→ **Input material**:

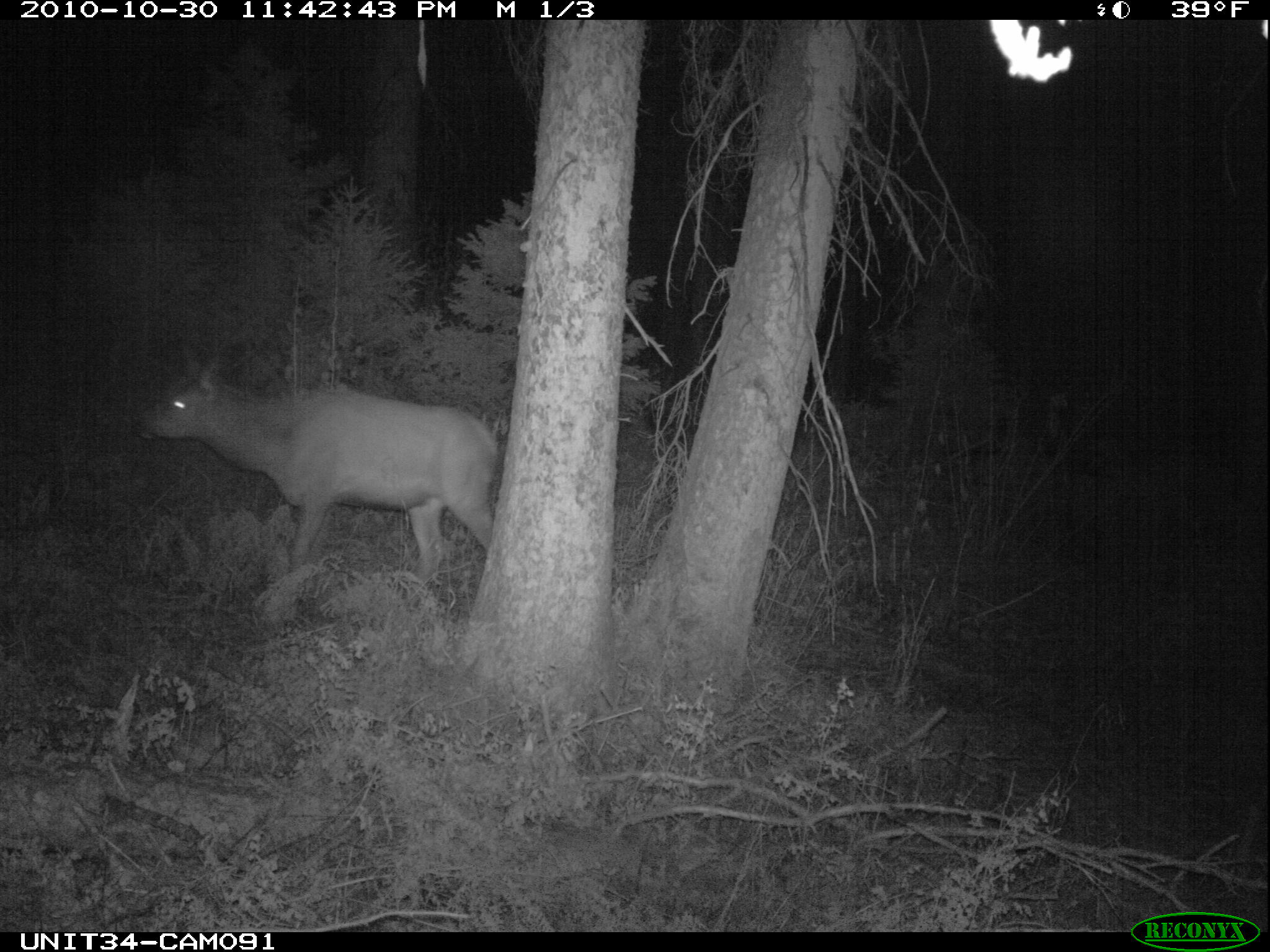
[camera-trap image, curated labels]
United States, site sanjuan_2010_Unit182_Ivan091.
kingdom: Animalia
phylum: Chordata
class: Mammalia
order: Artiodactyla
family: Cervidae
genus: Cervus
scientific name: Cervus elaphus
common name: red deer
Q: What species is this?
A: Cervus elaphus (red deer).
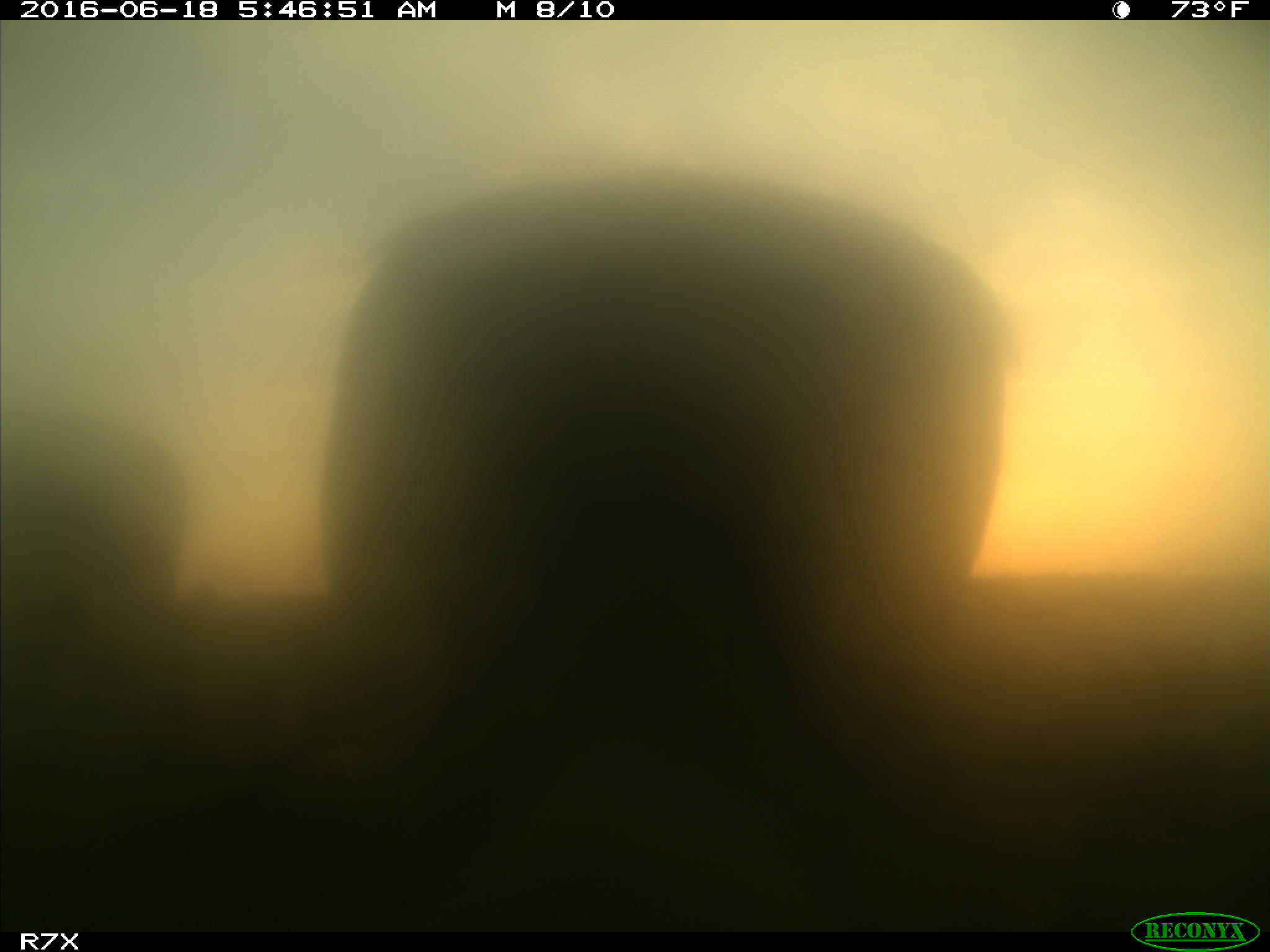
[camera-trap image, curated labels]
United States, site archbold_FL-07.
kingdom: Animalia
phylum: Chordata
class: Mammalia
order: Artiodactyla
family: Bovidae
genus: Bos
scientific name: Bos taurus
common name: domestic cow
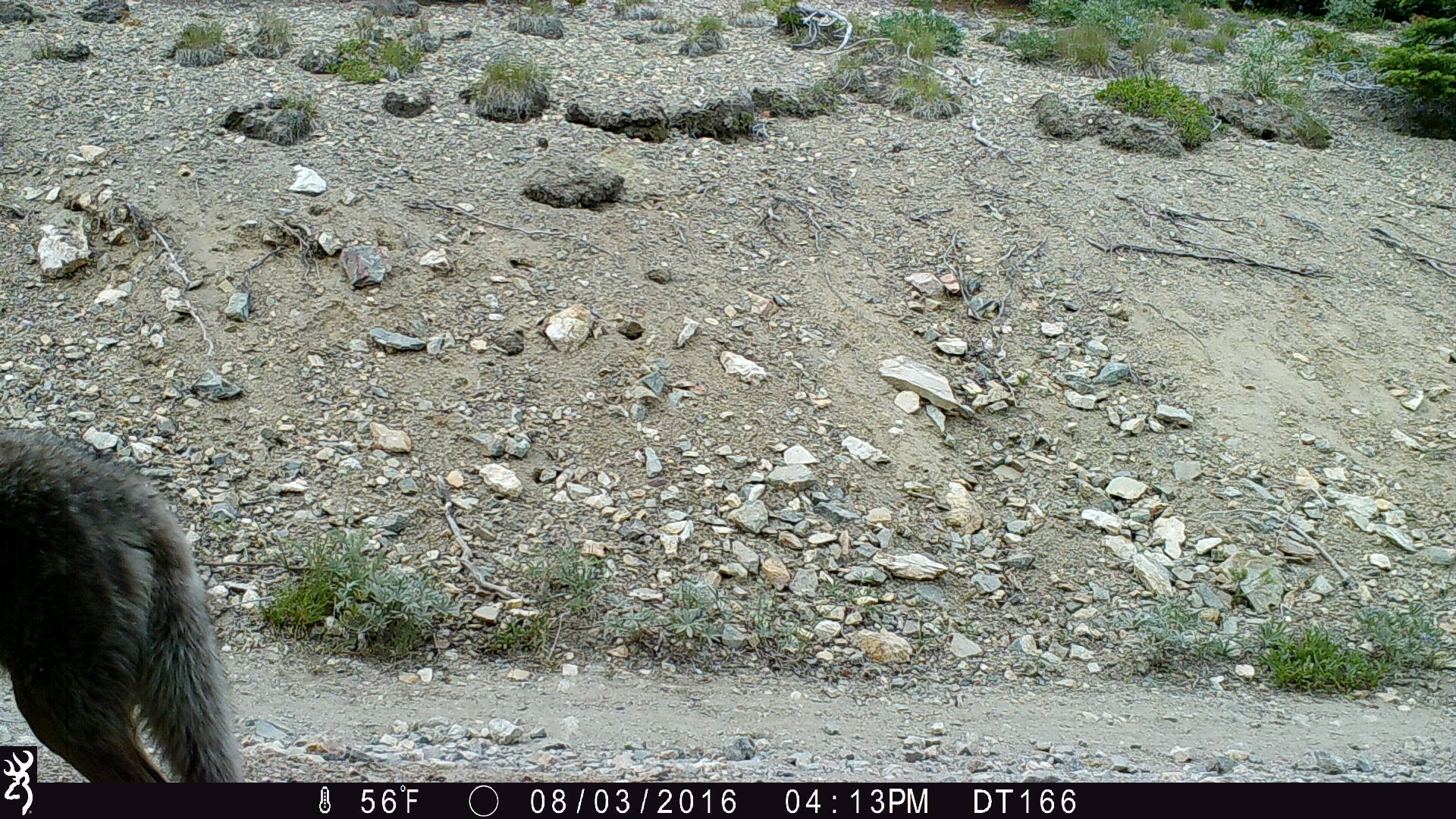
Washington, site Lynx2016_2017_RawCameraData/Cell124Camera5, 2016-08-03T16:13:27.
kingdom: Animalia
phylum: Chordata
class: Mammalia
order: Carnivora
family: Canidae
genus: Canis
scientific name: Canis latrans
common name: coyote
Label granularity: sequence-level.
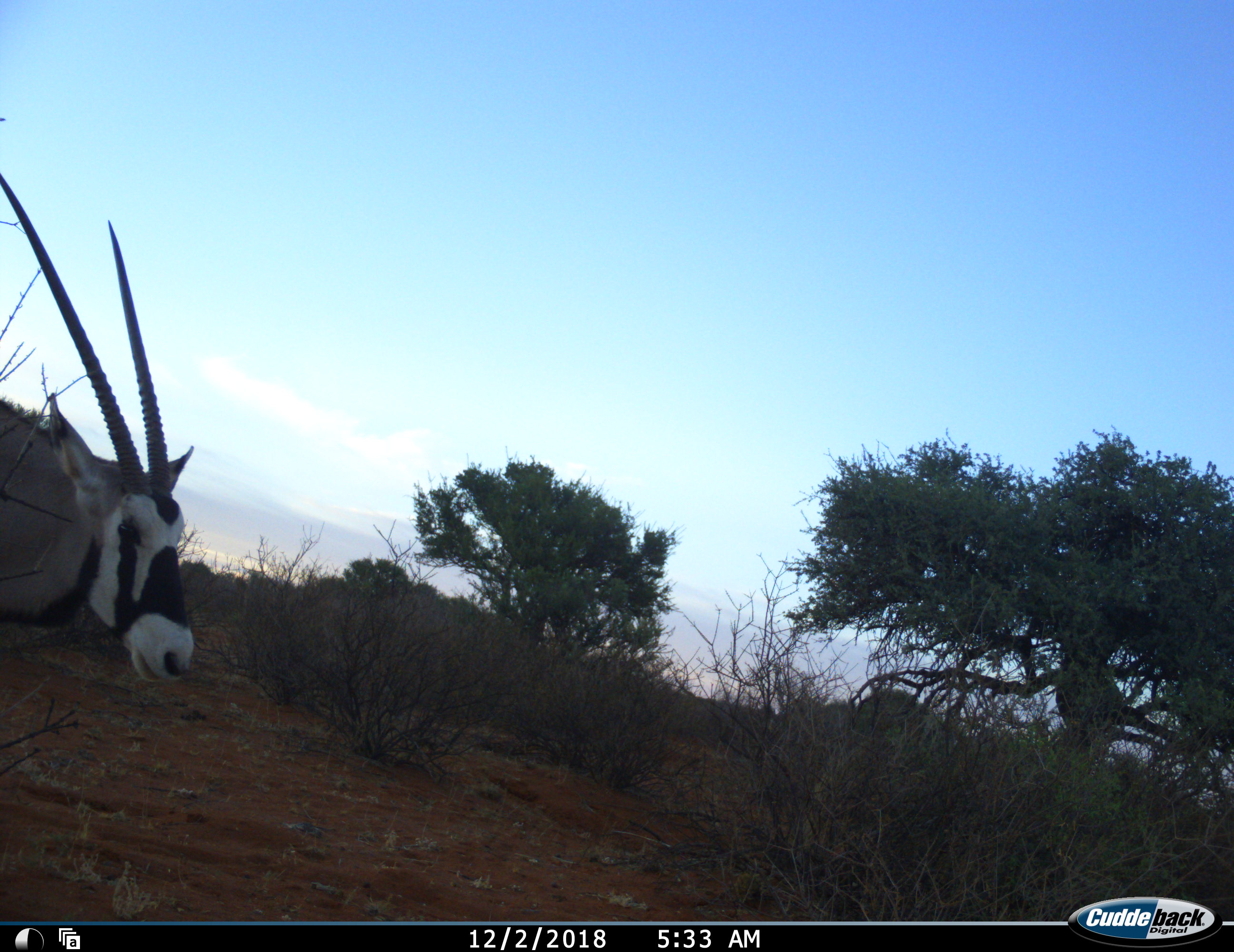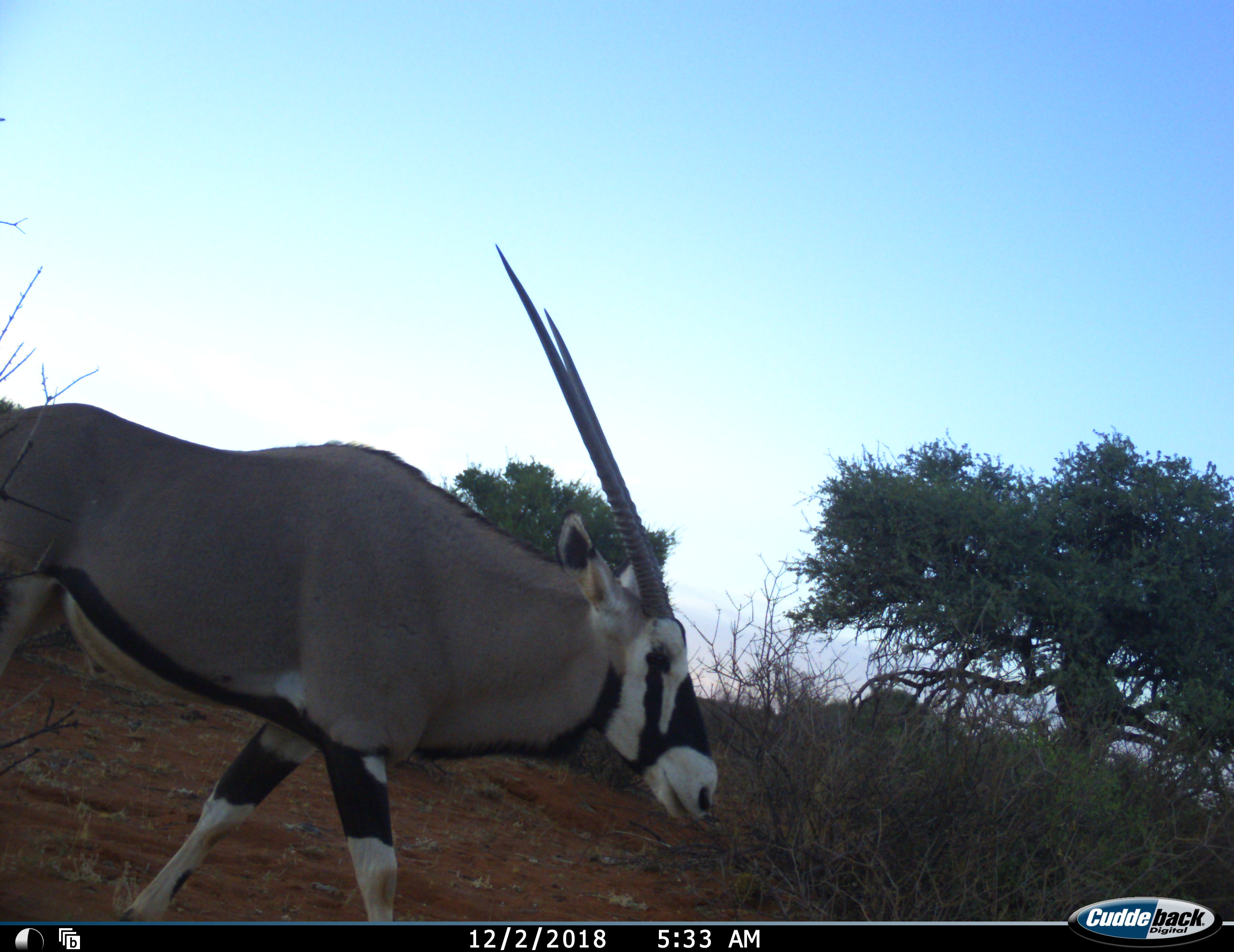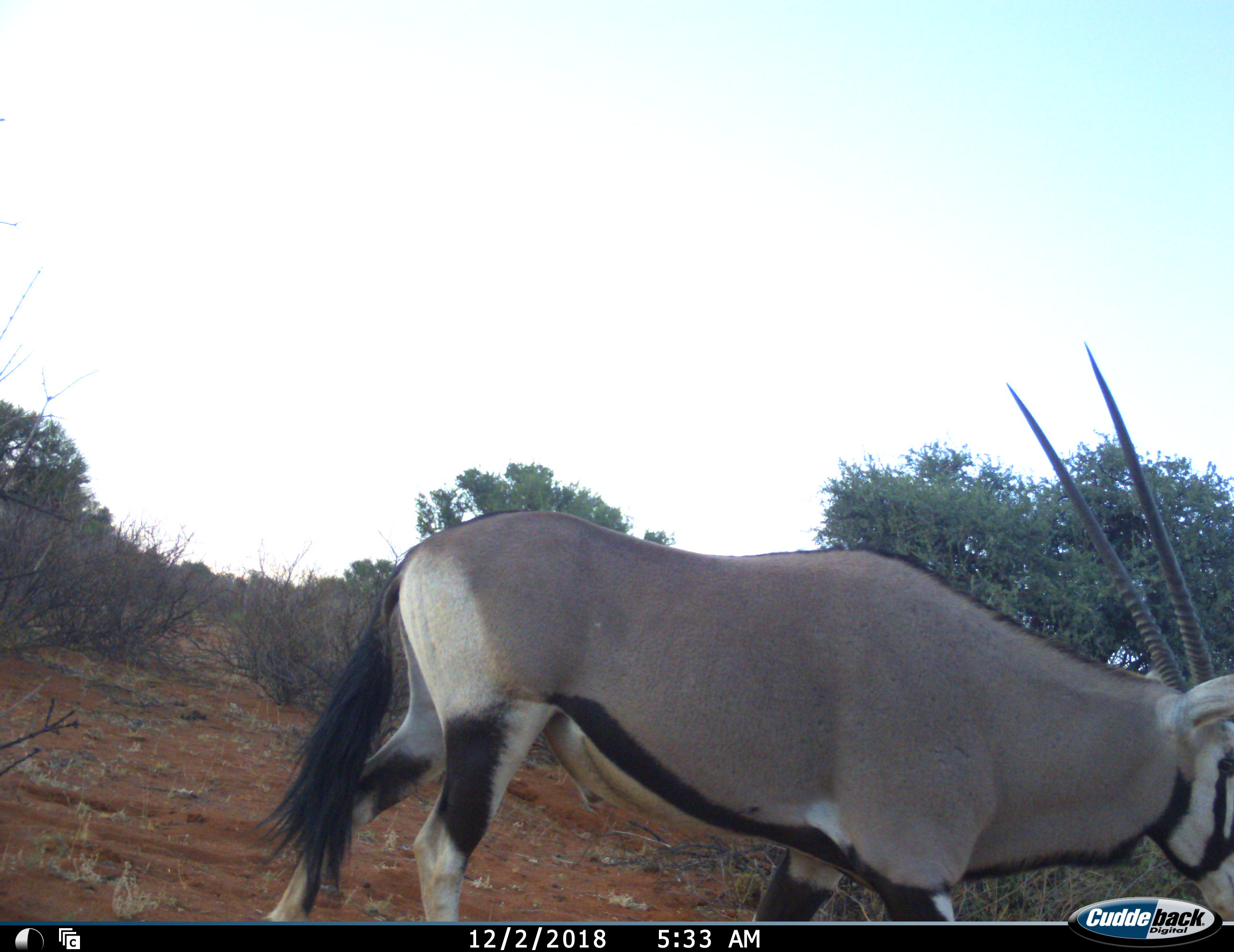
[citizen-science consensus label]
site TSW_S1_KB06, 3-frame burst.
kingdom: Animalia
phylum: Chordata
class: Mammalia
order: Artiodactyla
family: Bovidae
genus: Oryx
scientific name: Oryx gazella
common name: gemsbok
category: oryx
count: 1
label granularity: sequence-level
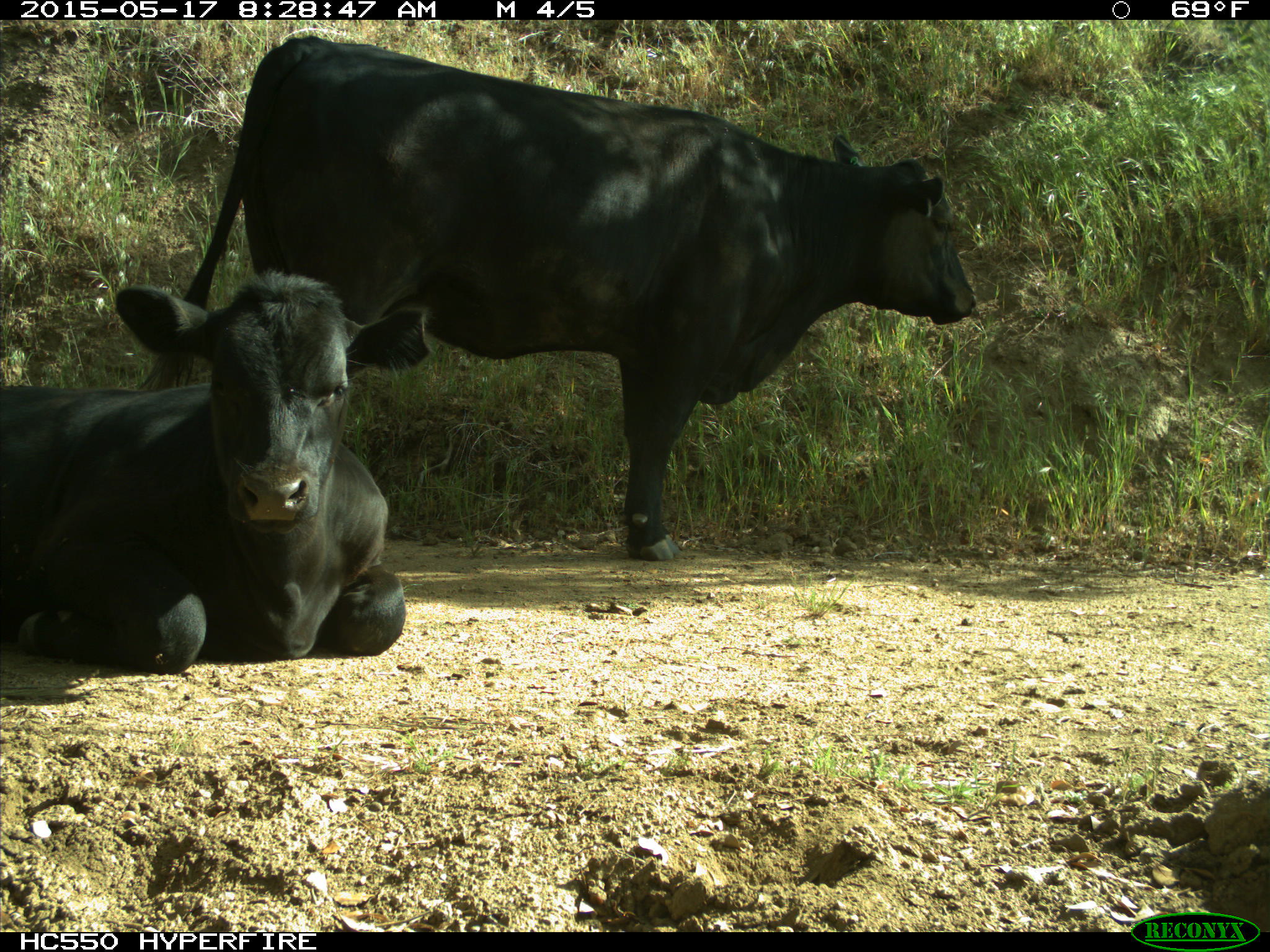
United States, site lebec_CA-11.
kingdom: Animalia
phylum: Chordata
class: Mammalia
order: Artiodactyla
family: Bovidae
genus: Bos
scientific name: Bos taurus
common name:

→ **Task item**: With the pictures excluded, retype exactly the lines from the one containing "scientific name: Canis latrans" through the last line of the listing, both ends included.

→ **Output for this task**:
scientific name: Canis latrans
common name: coyote
Label granularity: sequence-level.
[citizen-science consensus label]
site TSW_S1_KB06, 3-frame burst.
kingdom: Animalia
phylum: Chordata
class: Mammalia
order: Artiodactyla
family: Bovidae
genus: Oryx
scientific name: Oryx gazella
common name: gemsbok
category: oryx
count: 1
label granularity: sequence-level
United States, site lebec_CA-11.
kingdom: Animalia
phylum: Chordata
class: Mammalia
order: Artiodactyla
family: Bovidae
genus: Bos
scientific name: Bos taurus
common name:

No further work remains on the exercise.